Tell us about your story with Faversham
We left London and moved to Faversham in 2003, and immediately loved it. We live in the Mall, opposite the entrance to the railway station car park, and we love ‘having our own railway station’. Since electrification, trains are no longer either noisy or dirty, and we can just step across the road with a travel mug of tea in our hands and be in London, Whitstable, France or further afield in a very short time. We have a walled garden, which I blog about as The Middlesized Garden, and I’ve extended that into a YouTube channel, also the Middlesized Garden. The combination is a full time job, especially making videos, either in the garden or visiting other gardens. I used to be a journalist and novelist, but I’d never been involved with creating pictures, so I’ve learned about photographing and filming for the blogging and vlogging.
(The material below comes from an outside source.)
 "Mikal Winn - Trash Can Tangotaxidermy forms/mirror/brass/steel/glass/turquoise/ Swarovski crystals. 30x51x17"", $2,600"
We were both still working in London when we moved, and our children were just about to enter secondary school. So my husband did a spreadsheet of places that had good access to London, good secondary schools and a house price we could afford. An estate agent mentioned Faversham, and although David had lived in Kent with his family at various points, he’d barely even heard of it. So he drove into Faversham, spotted some houses he liked and sent them a letter asking them if they were interested in selling. The owners of our current house, Wreights House, replied, and although there were quite a few ups and downs, we eventually landed here in July 2003. We didn’t know anyone, but had six addresses of ‘friends of friends’ and everyone was very welcoming (if surprised, as the house hadn’t been on the market so no-one knew who we were or that we were moving in). We really loved the sense of history and also the community. We’ve found out as much as we can about our house and I can feel the sense of those who lived here before, and I think there is a great sense of that in Faversham generally. It’s also been wonderful to see the growth of the arts in the town, and to feel that there’s a huge amount of creativity here.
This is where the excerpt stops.